REASON AND AUTHORITY

According to Augustine, in matters of religion (and in other matters) we need teaching, and a teacher is an authority. However the goal of teaching is to enable us to know independently. In religion knowledge is possible only to a certain extent in this life; in the next life faith will be replaced by knowledge.

Read para. 31.16-.

Comments:

31.19-21: "Authority demands faith and prepares man for reason. Reason leads him on to knowledge and understanding." To accept the guidance of a teacher is the first step on the way to knowing and understanding the subject for yourself. At first you must have "faith" in the teacher – e.g. read the things the teacher recommends as worth reading, accept the teacher’s explanation of what words mean, etc.
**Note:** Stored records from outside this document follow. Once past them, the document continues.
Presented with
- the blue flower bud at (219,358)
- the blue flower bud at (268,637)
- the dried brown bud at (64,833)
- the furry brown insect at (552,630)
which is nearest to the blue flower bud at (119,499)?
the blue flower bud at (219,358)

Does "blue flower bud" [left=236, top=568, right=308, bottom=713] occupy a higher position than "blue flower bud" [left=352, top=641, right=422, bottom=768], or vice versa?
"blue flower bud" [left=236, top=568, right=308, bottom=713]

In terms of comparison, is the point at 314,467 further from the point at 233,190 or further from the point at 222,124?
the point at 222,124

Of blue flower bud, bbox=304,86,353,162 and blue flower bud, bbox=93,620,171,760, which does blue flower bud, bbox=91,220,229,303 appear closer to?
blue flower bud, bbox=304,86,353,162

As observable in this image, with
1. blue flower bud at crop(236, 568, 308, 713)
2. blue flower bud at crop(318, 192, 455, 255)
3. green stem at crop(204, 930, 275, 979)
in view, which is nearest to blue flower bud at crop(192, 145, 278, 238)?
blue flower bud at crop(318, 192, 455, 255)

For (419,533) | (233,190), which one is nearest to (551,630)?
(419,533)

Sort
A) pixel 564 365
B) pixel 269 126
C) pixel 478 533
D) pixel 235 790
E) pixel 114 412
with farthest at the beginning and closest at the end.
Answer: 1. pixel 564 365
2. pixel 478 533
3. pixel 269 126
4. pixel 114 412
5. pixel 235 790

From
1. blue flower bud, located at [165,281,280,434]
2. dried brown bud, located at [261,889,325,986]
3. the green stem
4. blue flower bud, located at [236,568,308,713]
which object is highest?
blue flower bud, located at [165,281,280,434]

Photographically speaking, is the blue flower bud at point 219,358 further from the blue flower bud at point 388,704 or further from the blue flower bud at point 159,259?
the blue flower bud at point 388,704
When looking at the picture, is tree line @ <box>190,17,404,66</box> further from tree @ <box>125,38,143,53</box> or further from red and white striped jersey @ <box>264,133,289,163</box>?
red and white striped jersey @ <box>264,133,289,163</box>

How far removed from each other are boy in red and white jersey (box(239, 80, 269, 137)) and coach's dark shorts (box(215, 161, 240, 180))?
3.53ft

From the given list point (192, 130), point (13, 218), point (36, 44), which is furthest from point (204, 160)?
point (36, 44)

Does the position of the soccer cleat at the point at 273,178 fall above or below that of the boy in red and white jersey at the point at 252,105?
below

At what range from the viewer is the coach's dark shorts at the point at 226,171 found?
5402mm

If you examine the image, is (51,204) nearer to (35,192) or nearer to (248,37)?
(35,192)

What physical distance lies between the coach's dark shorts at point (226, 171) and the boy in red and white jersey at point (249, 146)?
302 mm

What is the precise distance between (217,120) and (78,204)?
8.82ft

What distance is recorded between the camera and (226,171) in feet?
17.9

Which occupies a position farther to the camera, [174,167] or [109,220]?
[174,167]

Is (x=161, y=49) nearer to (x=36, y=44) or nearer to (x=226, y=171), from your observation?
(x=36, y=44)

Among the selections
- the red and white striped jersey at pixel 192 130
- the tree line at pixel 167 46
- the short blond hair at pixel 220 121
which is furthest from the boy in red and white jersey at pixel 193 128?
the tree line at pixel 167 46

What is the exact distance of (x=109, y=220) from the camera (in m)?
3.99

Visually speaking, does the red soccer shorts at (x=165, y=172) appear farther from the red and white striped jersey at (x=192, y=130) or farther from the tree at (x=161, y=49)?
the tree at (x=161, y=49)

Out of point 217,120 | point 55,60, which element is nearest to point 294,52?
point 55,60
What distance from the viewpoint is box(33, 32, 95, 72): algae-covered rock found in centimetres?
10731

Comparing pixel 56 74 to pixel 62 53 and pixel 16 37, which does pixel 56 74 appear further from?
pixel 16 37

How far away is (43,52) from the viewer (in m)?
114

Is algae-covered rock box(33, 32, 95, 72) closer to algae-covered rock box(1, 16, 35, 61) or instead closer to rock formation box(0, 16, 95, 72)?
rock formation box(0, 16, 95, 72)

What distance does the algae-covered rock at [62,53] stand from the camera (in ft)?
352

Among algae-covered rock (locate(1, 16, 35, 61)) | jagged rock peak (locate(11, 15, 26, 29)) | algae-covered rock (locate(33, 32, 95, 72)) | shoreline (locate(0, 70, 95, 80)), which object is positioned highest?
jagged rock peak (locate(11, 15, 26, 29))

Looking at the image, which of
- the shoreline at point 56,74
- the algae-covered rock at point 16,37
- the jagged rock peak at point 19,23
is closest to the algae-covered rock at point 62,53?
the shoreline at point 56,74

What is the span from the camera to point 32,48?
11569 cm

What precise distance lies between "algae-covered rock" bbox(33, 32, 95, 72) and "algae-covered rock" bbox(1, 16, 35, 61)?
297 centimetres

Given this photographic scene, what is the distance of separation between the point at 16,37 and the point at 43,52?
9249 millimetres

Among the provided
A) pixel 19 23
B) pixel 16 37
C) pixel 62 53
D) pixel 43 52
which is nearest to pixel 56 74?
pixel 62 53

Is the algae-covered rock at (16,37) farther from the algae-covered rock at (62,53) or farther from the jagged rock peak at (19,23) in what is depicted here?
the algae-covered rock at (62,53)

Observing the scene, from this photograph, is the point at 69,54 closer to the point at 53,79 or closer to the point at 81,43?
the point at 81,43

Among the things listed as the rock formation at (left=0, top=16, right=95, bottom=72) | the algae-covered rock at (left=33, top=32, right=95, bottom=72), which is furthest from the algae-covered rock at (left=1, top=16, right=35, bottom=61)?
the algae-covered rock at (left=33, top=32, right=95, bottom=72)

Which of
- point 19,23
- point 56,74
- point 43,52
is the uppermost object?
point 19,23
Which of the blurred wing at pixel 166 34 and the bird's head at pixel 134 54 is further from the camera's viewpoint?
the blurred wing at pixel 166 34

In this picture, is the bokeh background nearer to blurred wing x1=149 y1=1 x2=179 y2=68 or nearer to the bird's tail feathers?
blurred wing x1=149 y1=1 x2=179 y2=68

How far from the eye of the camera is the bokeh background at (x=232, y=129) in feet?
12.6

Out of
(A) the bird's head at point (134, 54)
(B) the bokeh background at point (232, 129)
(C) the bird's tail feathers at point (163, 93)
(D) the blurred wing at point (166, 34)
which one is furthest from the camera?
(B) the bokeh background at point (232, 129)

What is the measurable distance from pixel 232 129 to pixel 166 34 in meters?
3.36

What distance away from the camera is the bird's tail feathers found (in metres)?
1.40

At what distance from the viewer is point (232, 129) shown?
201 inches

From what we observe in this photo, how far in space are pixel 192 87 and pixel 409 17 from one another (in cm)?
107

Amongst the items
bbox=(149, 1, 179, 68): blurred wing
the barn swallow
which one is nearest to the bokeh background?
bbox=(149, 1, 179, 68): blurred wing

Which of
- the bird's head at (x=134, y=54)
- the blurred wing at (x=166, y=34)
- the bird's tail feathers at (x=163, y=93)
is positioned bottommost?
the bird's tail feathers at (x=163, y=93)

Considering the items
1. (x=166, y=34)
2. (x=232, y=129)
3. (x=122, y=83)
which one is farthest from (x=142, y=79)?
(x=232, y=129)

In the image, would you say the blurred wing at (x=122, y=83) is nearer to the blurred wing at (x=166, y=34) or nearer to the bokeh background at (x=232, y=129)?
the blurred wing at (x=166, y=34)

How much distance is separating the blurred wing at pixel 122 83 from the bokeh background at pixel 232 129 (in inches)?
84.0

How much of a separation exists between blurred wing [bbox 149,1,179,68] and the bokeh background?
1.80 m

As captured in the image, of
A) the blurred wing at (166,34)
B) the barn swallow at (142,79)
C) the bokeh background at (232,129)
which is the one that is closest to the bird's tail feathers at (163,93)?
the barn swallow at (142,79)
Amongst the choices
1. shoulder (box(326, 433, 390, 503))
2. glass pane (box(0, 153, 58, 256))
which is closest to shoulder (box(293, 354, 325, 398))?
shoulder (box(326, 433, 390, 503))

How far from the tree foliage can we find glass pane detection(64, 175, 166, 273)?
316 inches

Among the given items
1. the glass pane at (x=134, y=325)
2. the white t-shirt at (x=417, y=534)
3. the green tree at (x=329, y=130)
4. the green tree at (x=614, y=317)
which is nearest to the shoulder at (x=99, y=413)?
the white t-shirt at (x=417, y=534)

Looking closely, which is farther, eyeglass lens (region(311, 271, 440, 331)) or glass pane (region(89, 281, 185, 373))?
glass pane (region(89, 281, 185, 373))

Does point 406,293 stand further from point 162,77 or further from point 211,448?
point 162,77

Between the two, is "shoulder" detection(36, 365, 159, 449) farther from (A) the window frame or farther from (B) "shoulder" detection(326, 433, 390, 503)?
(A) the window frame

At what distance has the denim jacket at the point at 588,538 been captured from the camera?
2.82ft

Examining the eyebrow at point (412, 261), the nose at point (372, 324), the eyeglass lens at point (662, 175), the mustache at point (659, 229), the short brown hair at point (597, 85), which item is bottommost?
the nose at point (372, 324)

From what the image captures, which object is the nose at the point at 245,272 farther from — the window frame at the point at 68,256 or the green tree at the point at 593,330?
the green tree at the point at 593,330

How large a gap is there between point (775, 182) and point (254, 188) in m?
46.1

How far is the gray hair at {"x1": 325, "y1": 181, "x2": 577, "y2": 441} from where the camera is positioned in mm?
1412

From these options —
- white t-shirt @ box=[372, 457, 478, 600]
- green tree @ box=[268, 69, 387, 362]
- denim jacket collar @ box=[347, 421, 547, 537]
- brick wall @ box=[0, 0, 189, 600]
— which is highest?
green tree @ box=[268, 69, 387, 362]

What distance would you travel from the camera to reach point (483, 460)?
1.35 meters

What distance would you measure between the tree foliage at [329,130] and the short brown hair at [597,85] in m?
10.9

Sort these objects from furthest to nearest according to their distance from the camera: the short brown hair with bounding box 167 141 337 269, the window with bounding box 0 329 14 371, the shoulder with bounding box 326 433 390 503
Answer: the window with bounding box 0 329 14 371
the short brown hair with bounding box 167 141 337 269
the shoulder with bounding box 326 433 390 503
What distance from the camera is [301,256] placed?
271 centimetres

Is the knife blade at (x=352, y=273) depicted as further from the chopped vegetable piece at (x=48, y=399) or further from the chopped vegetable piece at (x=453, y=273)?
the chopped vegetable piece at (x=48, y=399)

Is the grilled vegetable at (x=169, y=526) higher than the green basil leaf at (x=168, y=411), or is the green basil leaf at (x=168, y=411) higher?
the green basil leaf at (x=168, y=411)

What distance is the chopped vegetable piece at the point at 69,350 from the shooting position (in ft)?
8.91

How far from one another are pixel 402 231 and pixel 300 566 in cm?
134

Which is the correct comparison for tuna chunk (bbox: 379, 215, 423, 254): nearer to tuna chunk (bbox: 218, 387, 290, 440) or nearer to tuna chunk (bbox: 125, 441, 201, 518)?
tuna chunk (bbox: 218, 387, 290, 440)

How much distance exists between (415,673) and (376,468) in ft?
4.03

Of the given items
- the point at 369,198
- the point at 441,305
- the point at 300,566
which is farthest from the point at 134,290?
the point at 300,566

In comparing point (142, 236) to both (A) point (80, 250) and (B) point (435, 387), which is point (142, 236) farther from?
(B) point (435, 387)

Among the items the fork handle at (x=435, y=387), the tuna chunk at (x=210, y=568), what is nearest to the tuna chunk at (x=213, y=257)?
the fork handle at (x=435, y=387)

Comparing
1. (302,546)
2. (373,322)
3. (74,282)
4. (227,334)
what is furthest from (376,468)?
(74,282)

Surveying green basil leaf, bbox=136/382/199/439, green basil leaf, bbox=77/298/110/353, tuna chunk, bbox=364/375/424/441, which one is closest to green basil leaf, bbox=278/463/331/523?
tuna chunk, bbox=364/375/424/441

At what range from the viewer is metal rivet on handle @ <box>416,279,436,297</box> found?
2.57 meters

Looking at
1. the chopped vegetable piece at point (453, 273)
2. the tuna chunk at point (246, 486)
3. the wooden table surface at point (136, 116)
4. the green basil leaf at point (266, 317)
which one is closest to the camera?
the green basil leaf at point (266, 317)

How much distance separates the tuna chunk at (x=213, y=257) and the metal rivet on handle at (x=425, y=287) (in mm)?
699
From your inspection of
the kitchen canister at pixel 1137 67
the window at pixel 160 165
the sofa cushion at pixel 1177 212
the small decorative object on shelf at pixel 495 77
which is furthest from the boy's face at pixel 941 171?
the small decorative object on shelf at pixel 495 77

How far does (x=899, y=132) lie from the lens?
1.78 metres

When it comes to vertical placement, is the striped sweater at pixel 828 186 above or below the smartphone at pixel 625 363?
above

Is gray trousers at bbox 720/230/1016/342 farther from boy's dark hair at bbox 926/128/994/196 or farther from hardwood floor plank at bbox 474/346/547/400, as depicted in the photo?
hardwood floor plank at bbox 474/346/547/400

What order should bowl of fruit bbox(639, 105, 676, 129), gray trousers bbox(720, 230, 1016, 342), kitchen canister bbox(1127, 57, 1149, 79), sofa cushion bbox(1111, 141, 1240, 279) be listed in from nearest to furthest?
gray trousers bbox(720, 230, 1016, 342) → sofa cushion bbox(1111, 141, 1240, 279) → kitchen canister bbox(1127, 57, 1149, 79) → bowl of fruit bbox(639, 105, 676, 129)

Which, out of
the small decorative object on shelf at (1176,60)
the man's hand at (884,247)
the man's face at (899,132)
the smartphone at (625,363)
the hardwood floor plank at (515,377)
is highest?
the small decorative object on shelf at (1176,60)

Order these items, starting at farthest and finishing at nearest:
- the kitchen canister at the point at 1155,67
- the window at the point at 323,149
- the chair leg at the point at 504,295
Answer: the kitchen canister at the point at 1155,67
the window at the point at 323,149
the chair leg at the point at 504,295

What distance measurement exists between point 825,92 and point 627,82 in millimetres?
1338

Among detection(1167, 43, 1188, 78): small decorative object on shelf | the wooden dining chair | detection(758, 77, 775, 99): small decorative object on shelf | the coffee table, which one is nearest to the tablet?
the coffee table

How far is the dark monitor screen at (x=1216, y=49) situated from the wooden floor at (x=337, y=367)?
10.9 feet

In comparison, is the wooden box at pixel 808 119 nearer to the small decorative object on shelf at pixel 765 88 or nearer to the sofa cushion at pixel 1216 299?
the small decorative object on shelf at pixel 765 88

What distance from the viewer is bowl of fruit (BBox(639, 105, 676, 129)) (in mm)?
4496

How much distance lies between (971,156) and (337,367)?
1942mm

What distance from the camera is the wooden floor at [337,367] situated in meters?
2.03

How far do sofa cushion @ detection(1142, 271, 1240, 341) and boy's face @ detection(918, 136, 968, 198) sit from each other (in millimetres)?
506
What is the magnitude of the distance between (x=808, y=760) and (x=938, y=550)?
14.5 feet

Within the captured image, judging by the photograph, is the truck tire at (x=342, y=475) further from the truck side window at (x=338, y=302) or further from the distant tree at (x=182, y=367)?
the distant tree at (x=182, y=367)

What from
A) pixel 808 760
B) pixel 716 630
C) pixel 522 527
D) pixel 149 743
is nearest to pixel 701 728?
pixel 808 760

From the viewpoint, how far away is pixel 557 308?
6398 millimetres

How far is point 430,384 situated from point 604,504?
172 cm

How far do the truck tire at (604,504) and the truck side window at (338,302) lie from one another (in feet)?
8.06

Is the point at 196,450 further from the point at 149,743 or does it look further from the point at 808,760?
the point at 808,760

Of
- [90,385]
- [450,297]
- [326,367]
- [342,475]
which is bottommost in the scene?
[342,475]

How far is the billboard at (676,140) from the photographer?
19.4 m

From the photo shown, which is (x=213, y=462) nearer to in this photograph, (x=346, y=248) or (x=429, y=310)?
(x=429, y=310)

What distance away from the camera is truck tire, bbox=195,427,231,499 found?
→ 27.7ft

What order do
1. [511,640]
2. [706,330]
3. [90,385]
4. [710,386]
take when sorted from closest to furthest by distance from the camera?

After being guided some distance you will know independently and may even reject mistakes of the teacher.

31.21-3: "Reason... helps in considering what authority is to be accepted". You have to have some reason for believing that someone can guide you. This is the problem of the rest of the extract.

Read para. 31.39-.

Comments:

God counsels (advises) individuals in private, and what goes on then the individual knows but no one else can. God also counsels the entire human race. The topic of the rest of the paragraph is to know when that has happened.

32.1-2 Augustine (and the Latins generally) regarded prophecy as a matter of predicting the future. So God teaches all men through historical accounts of the past and predictions about the future. But history and prediction calls for belief – we can’t directly know what happened before our time but must believe historians. But which historians and prophets should we believe?

32.6- Reasons for believing religious teachers who worship one God, and not polytheists.

Read para. 32.24-

Comments:

But those who worship one God do not all agree. Which should we believe? Answer: the Catholic Church, because it started with a few teachers who managed to persuade the whole world.

32.33 Miracles no longer happen.

32.40-44 Compare 31.19-23

32.45 Heresy is the result of pride.

Read para. 24.39-

Comments:

This comes from a work in dialogue form – the "A" at the beginning of the paragraph is the character speaking (Augustine).

This passage again makes the point that faith is the beginning, but the goal is knowledge.

Notice 24.44; cf. the editor’s remarks, 19.21-.

Read para. 26.8-

Comments:

Augustine is writing about the life of a philosophical or religious community – people living together under a set of rules (cf. "follow the precepts of the perfect life", 26.25).

26.13-5, order in time, order in reality: cf. 31.29.

26.20 No unlearned person knows in what quality etc.: To learn from someone you must have the appropriate dispositions. The first thing to learn is how to have the dispositions you need to be teachable ("docile" means teachable). The teacher’s authority is exercised first in getting the pupils into a teachable state, starting with elementary physical things ("Quieten down, listen!"), going on to mental dispositions (e.g. "Read critically"). To be teachable in religious matters requires a whole way of life, "to follow the precepts of the perfect life". The teacher’s authority "opens the door", but at length you will come to know (26.26-).

Read para. 26.36-

Comments:

According to the philosophers the "happy" life is an intellectual life. Similarly, Augustine says that no one can be called happy who lives entirely under authority and never advances much in understanding – but in the next life such a person may achieve happiness.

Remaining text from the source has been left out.